Une tradition typiquement française, mais qui a pris une dimension européenne

À l'origine, les collaborateurs de la collection étaient pratiquement tous français, avec quelques exceptions notables : J. Bidez et Fr. Cumont, belges ; R.M. Rattenbury, T.W. Lumb ou J. A. Nairn, anglais, et quelques Helvètes ; aucun collaborateur n'était italien, espagnol ou allemand. La situation change rapidement, et l'on note dans les derniers volumes de distinguées collaborations internationales, qui soulignent le fait que notre collection a fini par s'imposer un peu partout dans le monde comme la plus vivante. Car il en existe bien d'autres réservées aux auteurs anciens, mais elles répondent aux besoins d'une façon plutôt anachronique : il est presque impossible désormais de publier des textes sans traduction ; des traductions sans notes ou sans préface ou sans indices. La collection répond à tous ces besoins, ce qui lui assure une place enviable sur ce marché restreint. De plus, elle tire avantage de quelques domaines où elle a su innover : textes philosophiques néoplatoniciens (Jamblique, Porphyre, Damascius, Proclus…), textes médicaux (Hippocrate, Galien, Soranos) – pour lesquels l'apport d'une traduction française et de notes abondantes est un plus évident –, textes techniques (Pline ou Vitruve) – domaine où notre collection constitue le standard par rapport auquel les autres productions se mesurent…

La plupart de nos collaborateurs sont des universitaires ou des chercheurs au CNRS. Le temps est révolu, semble-t-il, où un membre de l'Académie française occupait ses loisirs à traduire Ovide (Marcel Prévost), où un homme politique traduisait Flavius Josèphe (Léon Blum), où un grand journaliste envisageait de traduire saint Basile (Charles Maurras).

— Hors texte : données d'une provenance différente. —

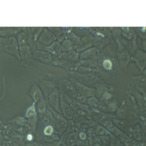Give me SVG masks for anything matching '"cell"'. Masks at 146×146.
<instances>
[{"label": "cell", "instance_id": "1", "mask_svg": "<svg viewBox=\"0 0 146 146\" xmlns=\"http://www.w3.org/2000/svg\"><path fill=\"white\" fill-rule=\"evenodd\" d=\"M19 45L21 66L29 67L34 62L32 52L28 41L27 35L22 31L16 36Z\"/></svg>", "mask_w": 146, "mask_h": 146}, {"label": "cell", "instance_id": "2", "mask_svg": "<svg viewBox=\"0 0 146 146\" xmlns=\"http://www.w3.org/2000/svg\"><path fill=\"white\" fill-rule=\"evenodd\" d=\"M56 76L53 74H46L38 76L34 82L38 86L47 101V98L49 94L55 88Z\"/></svg>", "mask_w": 146, "mask_h": 146}, {"label": "cell", "instance_id": "3", "mask_svg": "<svg viewBox=\"0 0 146 146\" xmlns=\"http://www.w3.org/2000/svg\"><path fill=\"white\" fill-rule=\"evenodd\" d=\"M3 51L11 55L21 61L19 45L16 36H9L3 38Z\"/></svg>", "mask_w": 146, "mask_h": 146}, {"label": "cell", "instance_id": "4", "mask_svg": "<svg viewBox=\"0 0 146 146\" xmlns=\"http://www.w3.org/2000/svg\"><path fill=\"white\" fill-rule=\"evenodd\" d=\"M44 27H23V31L27 35L28 41L32 53L36 50V43Z\"/></svg>", "mask_w": 146, "mask_h": 146}, {"label": "cell", "instance_id": "5", "mask_svg": "<svg viewBox=\"0 0 146 146\" xmlns=\"http://www.w3.org/2000/svg\"><path fill=\"white\" fill-rule=\"evenodd\" d=\"M54 39L52 32L47 28L44 27L36 43V49L43 50L51 44Z\"/></svg>", "mask_w": 146, "mask_h": 146}, {"label": "cell", "instance_id": "6", "mask_svg": "<svg viewBox=\"0 0 146 146\" xmlns=\"http://www.w3.org/2000/svg\"><path fill=\"white\" fill-rule=\"evenodd\" d=\"M60 94L57 88L55 87L48 96V104L55 111L62 113L60 108Z\"/></svg>", "mask_w": 146, "mask_h": 146}, {"label": "cell", "instance_id": "7", "mask_svg": "<svg viewBox=\"0 0 146 146\" xmlns=\"http://www.w3.org/2000/svg\"><path fill=\"white\" fill-rule=\"evenodd\" d=\"M48 108L51 111L56 120L55 129L57 130H64L67 128L68 120L61 113L55 111L48 104Z\"/></svg>", "mask_w": 146, "mask_h": 146}, {"label": "cell", "instance_id": "8", "mask_svg": "<svg viewBox=\"0 0 146 146\" xmlns=\"http://www.w3.org/2000/svg\"><path fill=\"white\" fill-rule=\"evenodd\" d=\"M60 108L62 115L68 120L74 119L75 113L69 104L65 100L62 94H60Z\"/></svg>", "mask_w": 146, "mask_h": 146}, {"label": "cell", "instance_id": "9", "mask_svg": "<svg viewBox=\"0 0 146 146\" xmlns=\"http://www.w3.org/2000/svg\"><path fill=\"white\" fill-rule=\"evenodd\" d=\"M32 57L34 60L46 64H49L52 60L51 54L44 50L36 49L32 53Z\"/></svg>", "mask_w": 146, "mask_h": 146}, {"label": "cell", "instance_id": "10", "mask_svg": "<svg viewBox=\"0 0 146 146\" xmlns=\"http://www.w3.org/2000/svg\"><path fill=\"white\" fill-rule=\"evenodd\" d=\"M29 94L36 104L43 99H46L42 91L35 82L32 83L29 90Z\"/></svg>", "mask_w": 146, "mask_h": 146}, {"label": "cell", "instance_id": "11", "mask_svg": "<svg viewBox=\"0 0 146 146\" xmlns=\"http://www.w3.org/2000/svg\"><path fill=\"white\" fill-rule=\"evenodd\" d=\"M23 30V27H0V37L4 38L9 36H16L22 32Z\"/></svg>", "mask_w": 146, "mask_h": 146}, {"label": "cell", "instance_id": "12", "mask_svg": "<svg viewBox=\"0 0 146 146\" xmlns=\"http://www.w3.org/2000/svg\"><path fill=\"white\" fill-rule=\"evenodd\" d=\"M3 92L0 96V117L2 116L6 107L7 99V84L5 77H3Z\"/></svg>", "mask_w": 146, "mask_h": 146}, {"label": "cell", "instance_id": "13", "mask_svg": "<svg viewBox=\"0 0 146 146\" xmlns=\"http://www.w3.org/2000/svg\"><path fill=\"white\" fill-rule=\"evenodd\" d=\"M63 85L66 95L72 99L76 100L77 93L72 83L68 80H64L63 81Z\"/></svg>", "mask_w": 146, "mask_h": 146}, {"label": "cell", "instance_id": "14", "mask_svg": "<svg viewBox=\"0 0 146 146\" xmlns=\"http://www.w3.org/2000/svg\"><path fill=\"white\" fill-rule=\"evenodd\" d=\"M37 113L38 119H40L46 113L48 109V102L46 99H43L36 104Z\"/></svg>", "mask_w": 146, "mask_h": 146}, {"label": "cell", "instance_id": "15", "mask_svg": "<svg viewBox=\"0 0 146 146\" xmlns=\"http://www.w3.org/2000/svg\"><path fill=\"white\" fill-rule=\"evenodd\" d=\"M41 124L44 126L47 125H51L56 127V120L54 115L51 111L48 108L43 117L40 119Z\"/></svg>", "mask_w": 146, "mask_h": 146}, {"label": "cell", "instance_id": "16", "mask_svg": "<svg viewBox=\"0 0 146 146\" xmlns=\"http://www.w3.org/2000/svg\"><path fill=\"white\" fill-rule=\"evenodd\" d=\"M36 117H37V113L36 108V104L33 102L31 105L29 106L25 111L23 117L26 119H29Z\"/></svg>", "mask_w": 146, "mask_h": 146}, {"label": "cell", "instance_id": "17", "mask_svg": "<svg viewBox=\"0 0 146 146\" xmlns=\"http://www.w3.org/2000/svg\"><path fill=\"white\" fill-rule=\"evenodd\" d=\"M7 122L20 127H25L27 124V120L23 117L18 115L13 119L7 121Z\"/></svg>", "mask_w": 146, "mask_h": 146}, {"label": "cell", "instance_id": "18", "mask_svg": "<svg viewBox=\"0 0 146 146\" xmlns=\"http://www.w3.org/2000/svg\"><path fill=\"white\" fill-rule=\"evenodd\" d=\"M60 48L59 45L57 43H54L51 44L45 48L43 50L49 52L51 54H56L59 52Z\"/></svg>", "mask_w": 146, "mask_h": 146}, {"label": "cell", "instance_id": "19", "mask_svg": "<svg viewBox=\"0 0 146 146\" xmlns=\"http://www.w3.org/2000/svg\"><path fill=\"white\" fill-rule=\"evenodd\" d=\"M38 118L37 117L27 120V124L25 126V128L27 130L34 129L38 122Z\"/></svg>", "mask_w": 146, "mask_h": 146}, {"label": "cell", "instance_id": "20", "mask_svg": "<svg viewBox=\"0 0 146 146\" xmlns=\"http://www.w3.org/2000/svg\"><path fill=\"white\" fill-rule=\"evenodd\" d=\"M55 129V127L53 125H46L43 131L44 135L47 137L52 136L54 132Z\"/></svg>", "mask_w": 146, "mask_h": 146}, {"label": "cell", "instance_id": "21", "mask_svg": "<svg viewBox=\"0 0 146 146\" xmlns=\"http://www.w3.org/2000/svg\"><path fill=\"white\" fill-rule=\"evenodd\" d=\"M103 66L104 69L107 71H110L112 68V63L109 60H104L103 63Z\"/></svg>", "mask_w": 146, "mask_h": 146}, {"label": "cell", "instance_id": "22", "mask_svg": "<svg viewBox=\"0 0 146 146\" xmlns=\"http://www.w3.org/2000/svg\"><path fill=\"white\" fill-rule=\"evenodd\" d=\"M63 50H68L71 48V44L69 41H66L64 43L63 45Z\"/></svg>", "mask_w": 146, "mask_h": 146}, {"label": "cell", "instance_id": "23", "mask_svg": "<svg viewBox=\"0 0 146 146\" xmlns=\"http://www.w3.org/2000/svg\"><path fill=\"white\" fill-rule=\"evenodd\" d=\"M79 137L81 140H85L87 138V135L83 131L80 132L79 133Z\"/></svg>", "mask_w": 146, "mask_h": 146}, {"label": "cell", "instance_id": "24", "mask_svg": "<svg viewBox=\"0 0 146 146\" xmlns=\"http://www.w3.org/2000/svg\"><path fill=\"white\" fill-rule=\"evenodd\" d=\"M7 127V124L6 122H3L0 120V129H6Z\"/></svg>", "mask_w": 146, "mask_h": 146}, {"label": "cell", "instance_id": "25", "mask_svg": "<svg viewBox=\"0 0 146 146\" xmlns=\"http://www.w3.org/2000/svg\"><path fill=\"white\" fill-rule=\"evenodd\" d=\"M3 38L0 37V51H4L3 49Z\"/></svg>", "mask_w": 146, "mask_h": 146}, {"label": "cell", "instance_id": "26", "mask_svg": "<svg viewBox=\"0 0 146 146\" xmlns=\"http://www.w3.org/2000/svg\"><path fill=\"white\" fill-rule=\"evenodd\" d=\"M33 137L32 134H29L27 136V139L29 141H31L33 139Z\"/></svg>", "mask_w": 146, "mask_h": 146}]
</instances>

Aujourd'hui de nombreux programmes d'édition sont, par nécessité, conçus à l'échelle européenne : témoin le projet d'édition de Galien, dont nous commencerons l'année prochaine la publication. Galien n'est pas seulement l'auteur grec dont le plus grand volume de texte nous a été transmis, c'est aussi un auteur dont les textes ont cheminé par des voies très étonnantes. Certains, par exemple, ne sont plus connus que par leur première édition imprimée, d'autres ne le sont qu'en grec, d'autres dans des traductions diverses – arabe, syriaque, hébraïque, latine ; certains textes sont transmis par une ou plusieurs traductions, représentant des états différents… L'édition de ses œuvres, qui occupera au moins quatre-vingts volumes dans la collection, s'échelonnera donc sur de très longues années et requerra la collaboration de toutes sortes de spécialistes ; pour accélérer la réalisation de l'édition, on aura recours à quantité de savants européens.